Taking the lead in Northern Virginia on reducing greenhouse gas emissions, Arlington County announced yesterday
that it will buy more wind-generated electricity, give tax breaks for hybrid cars, require green certification for new public buildings and hand out energy-efficient light bulbs to residents. In total, the county aims for a 10 percent reduction in greenhouse gas emissions within the next five years. Arlington County's new plan increases the amount of wind power purchased from 3 percent to 5 percent and gives residents a tax break on their personal property taxes for purchasing hybrid cars.
The county will also refit one or two county buildings with solar technology and require green certification for all new public buildings. In addition, the county will plant 1,200 trees (to increase carbon absorption), hand out 2,000 free flourescent light bulbs, and pay for 20 county residents to get energy-efficiency audits of their homes.
Finally, Arlington County shows that environmentally friendly measures are not costly. The cost of upgrading municipal buildings to higher efficiency standards will be recouped in lower utility costs.

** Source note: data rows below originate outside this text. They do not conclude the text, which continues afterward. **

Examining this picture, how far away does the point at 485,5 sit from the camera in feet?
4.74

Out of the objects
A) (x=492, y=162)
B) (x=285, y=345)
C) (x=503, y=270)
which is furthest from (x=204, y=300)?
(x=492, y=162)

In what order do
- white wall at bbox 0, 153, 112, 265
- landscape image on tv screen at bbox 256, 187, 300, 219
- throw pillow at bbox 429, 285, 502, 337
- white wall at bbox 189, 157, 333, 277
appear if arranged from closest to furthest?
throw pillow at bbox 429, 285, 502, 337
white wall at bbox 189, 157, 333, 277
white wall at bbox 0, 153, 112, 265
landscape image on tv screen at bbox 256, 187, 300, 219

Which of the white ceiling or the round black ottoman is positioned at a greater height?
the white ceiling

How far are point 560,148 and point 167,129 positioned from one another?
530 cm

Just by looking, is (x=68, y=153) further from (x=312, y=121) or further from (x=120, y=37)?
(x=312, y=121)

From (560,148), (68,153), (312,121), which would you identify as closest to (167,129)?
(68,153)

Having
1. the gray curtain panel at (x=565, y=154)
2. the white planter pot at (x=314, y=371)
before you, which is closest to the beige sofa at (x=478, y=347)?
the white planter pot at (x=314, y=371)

Arlington County shows how small steps can contribute to larger environmental savings. The county's plan introduces new ideas, such as giving tax breaks on personal property taxes for purchasing hybrid cars, and promotes education on energy conservation by simple measures such as handing out energy efficient light bulbs to residents. Small steps that can be easily replicated in other states leading to even larger environmental gains.